A babá de Neusa presenciou esta primeira incorporação e, como ela frequentava um centro de Umbanda, logo reconheceu tal fenômeno. Porém, nada foi feito de imediato.
A partir daí, Neusa começou a incorporar no meio da rua, em vários lugares diferentes, sem entender o que lhe estava acontecendo e sem ter controle sobre isso.
Sua mãe, Dona Maria, resolveu levá-la ao pediatra da família, o Dr. Wandic de Freitas. Ele, após examiná-la, afirmou que não havia nada de errado com sua saúde e que isso “parecia ser coisa do além”.

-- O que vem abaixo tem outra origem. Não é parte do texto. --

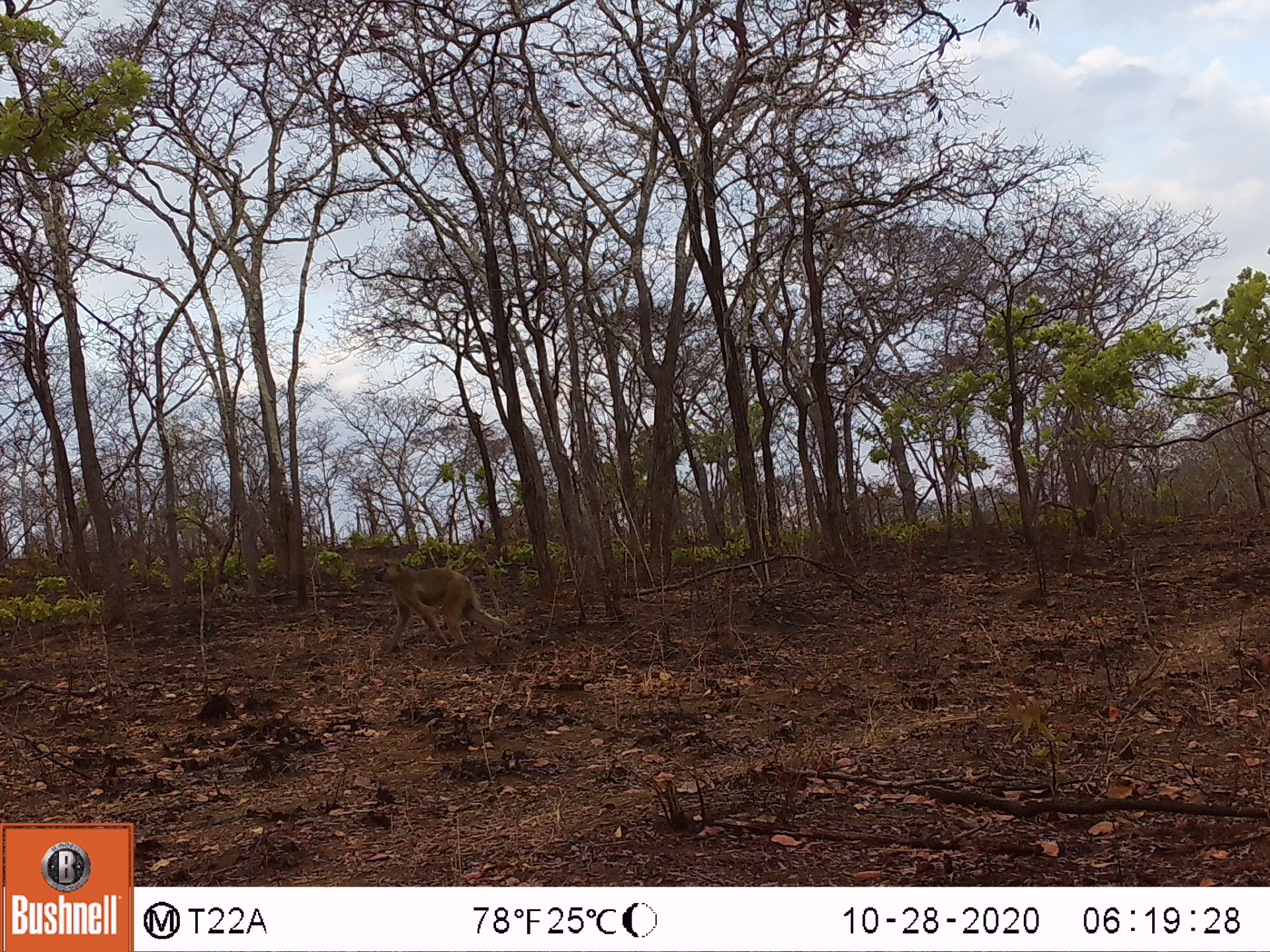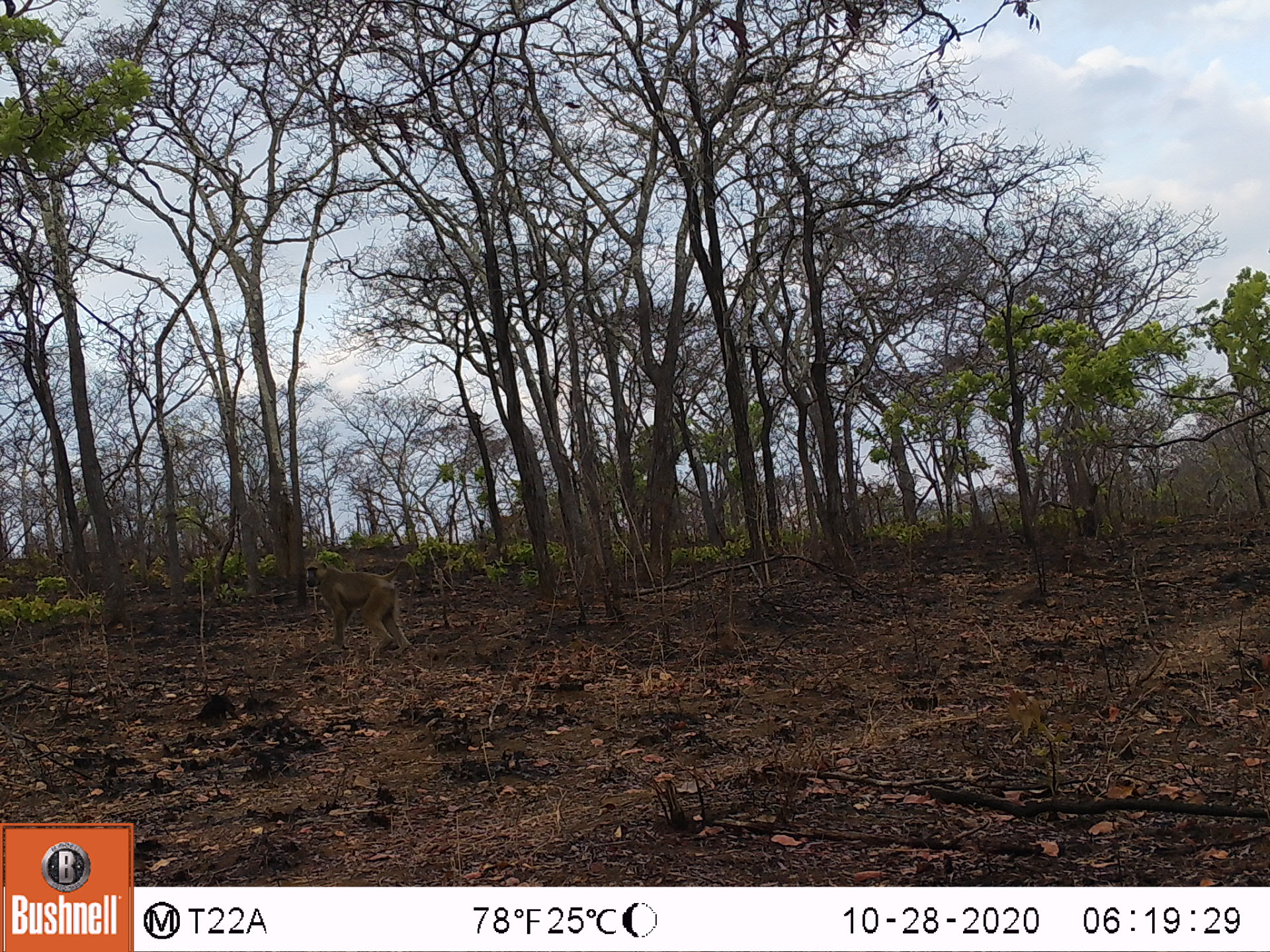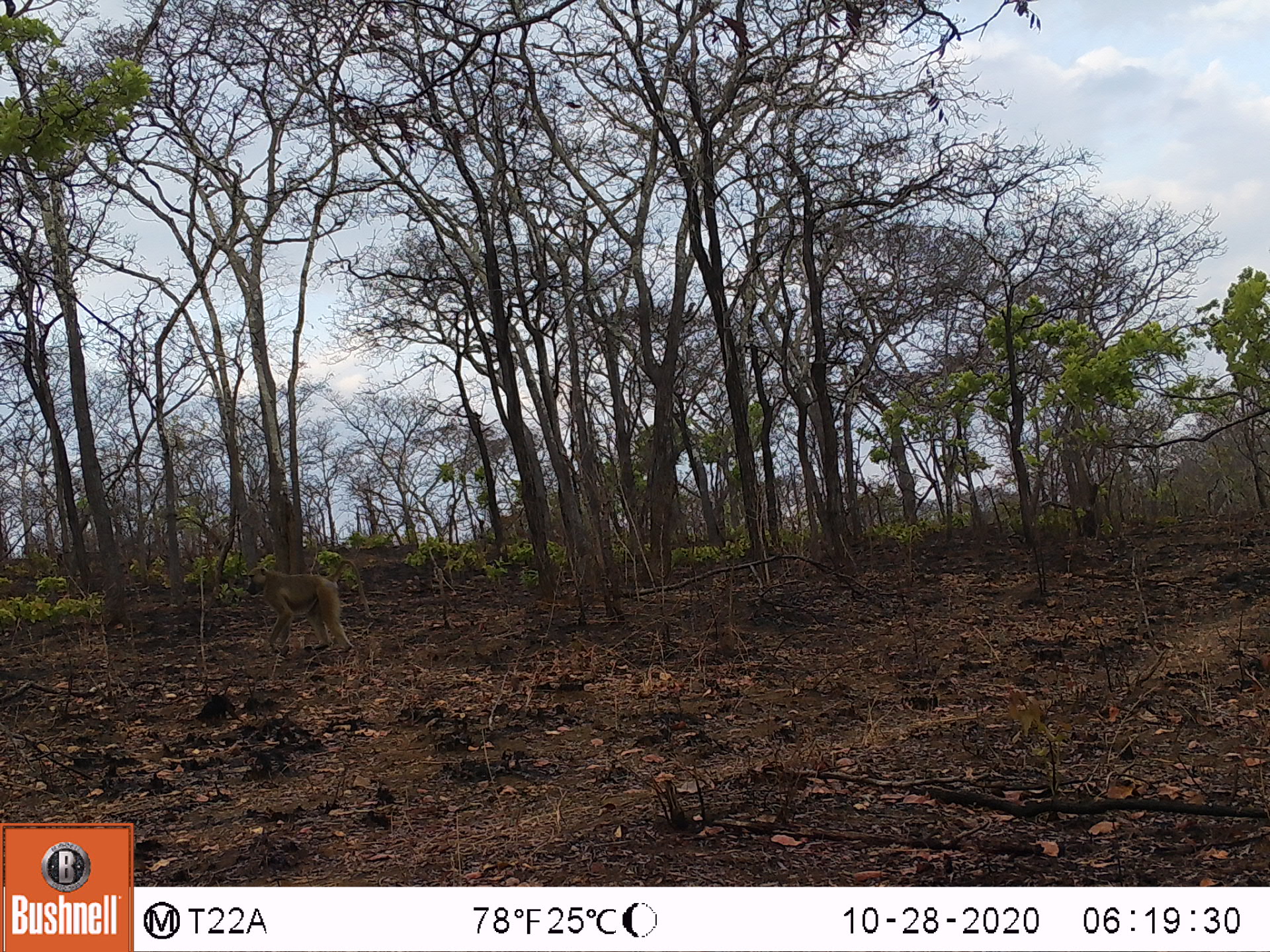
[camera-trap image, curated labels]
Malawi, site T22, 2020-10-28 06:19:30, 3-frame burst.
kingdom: Animalia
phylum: Chordata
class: Mammalia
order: Primates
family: Cercopithecidae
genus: Papio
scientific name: Papio cynocephalus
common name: yellow baboon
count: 1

Foi então que a babá da família apresentou o Pai de Santo Jamil, da Umbanda, para Dona Maria, Neusa e sua irmã Leila.
Neusa e Leila foram então à casa de Pai Jamil num dia de toque. Elas ficaram sentadas e de mãos dadas o tempo todo, tremendo, de tanto medo. Quando viram outros incorporando, se assustaram.

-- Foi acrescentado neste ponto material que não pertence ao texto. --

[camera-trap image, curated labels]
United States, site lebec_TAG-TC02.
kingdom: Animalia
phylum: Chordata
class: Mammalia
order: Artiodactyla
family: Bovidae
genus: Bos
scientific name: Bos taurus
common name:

Neusa agarrou a mão da irmã e saíram correndo pela rua.
Mesmo após este episódio, Dona Maria retornou com as filhas ao Pai Jamil, pois Neusa continuava incorporando. Assim, deu-se início ao desenvolvimento de sua mediunidade, de toda sua trajetória na Umbanda e, depois, no Candomblé.
PASSAGEM PELA UMBANDA
Quando tinha ainda 13 anos, começou então a frequentar a casa de Pai Jamil, desenvolver sua mediunidade e se envolver com a Umbanda.
Já Leila fez seu santo no Ibá (só na louça) com o Pai Jamil, tornando-se ekédi. Ela é filha de Oxalá com Oxum.

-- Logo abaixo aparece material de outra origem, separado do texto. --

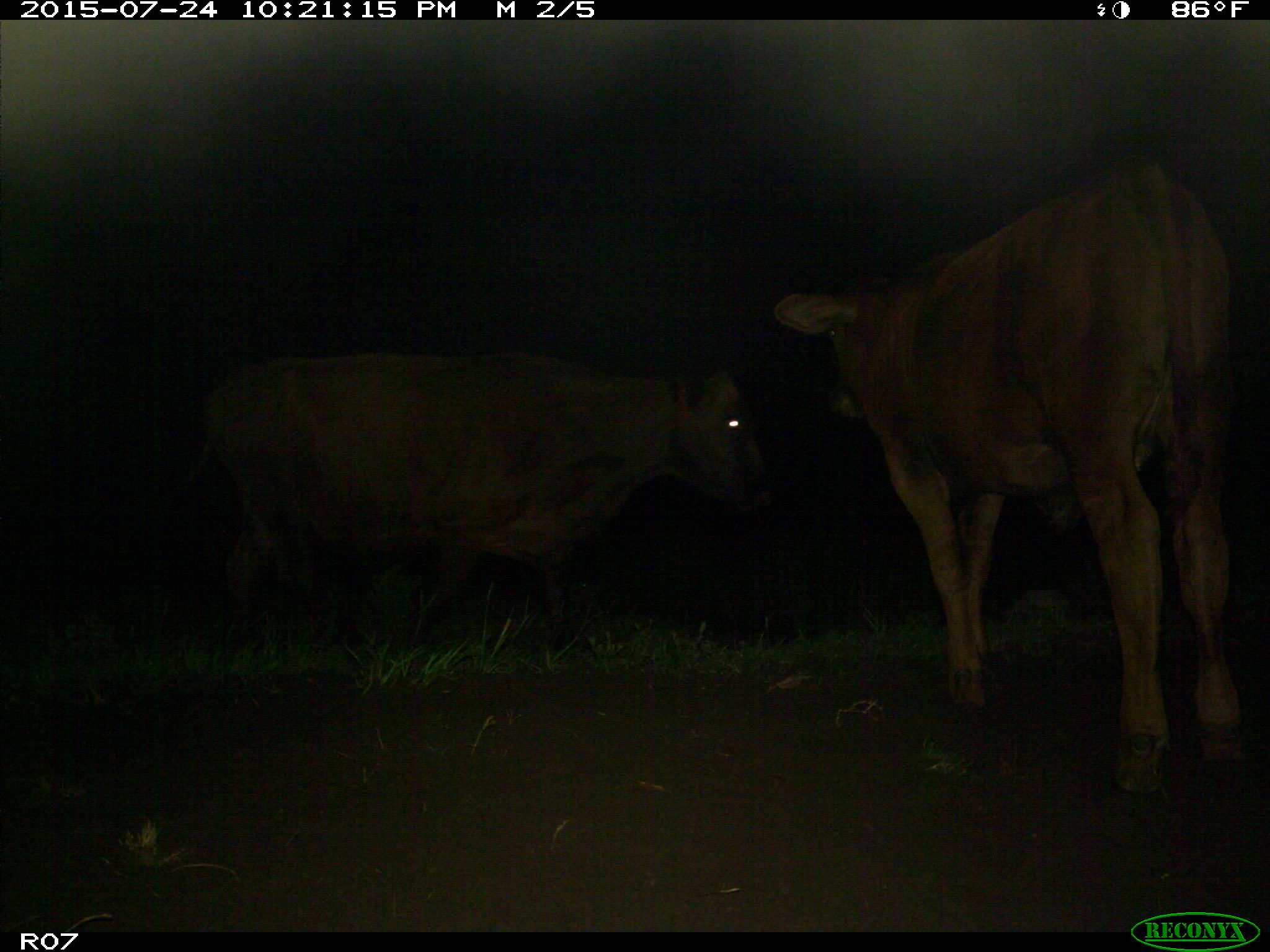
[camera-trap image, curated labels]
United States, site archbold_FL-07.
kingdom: Animalia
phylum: Chordata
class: Mammalia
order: Artiodactyla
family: Bovidae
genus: Bos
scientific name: Bos taurus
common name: domestic cow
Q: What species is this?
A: Bos taurus (domestic cow).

Nesta época, Neusa recebia o espírito da Cabocla Bartira, filha de Seu Pena Branca. Também recebia o espírito de Lili, uma erê (criança) de dois aninhos, que gostava de dançar balé sempre na pontinha dos pés.
Porém, Neusa não se encontrava totalmente na Umbanda, pois lá ela não recebia nenhum santo, enquanto outras pessoas recebiam.
Foi quando um dia, sem planejar, conheceu o Pai de Santo Artur Jerônimo do Candomblé. Encantado com ela, que na época usava tranças no cabelo, olhou-a e disse: “Essas marias-chiquinhas são minhas!” em tom de brincadeira, mas com certo fundo de verdade.
É importante mencionar aqui que Neusa sempre foi e é uma médium inconsciente e que este tipo de manifestação mediúnica também chamou a atenção de Pai Jerônimo. O médium inconsciente não se lembra de nada que aconteceu durante a incorporação.
Continuou com o Pai Jamil na Umbanda e, após alguns anos, foi pedida em casamento pelo Mané.
Pai Jamil não reagiu bem a este casamento e decidiu não abençoá-lo.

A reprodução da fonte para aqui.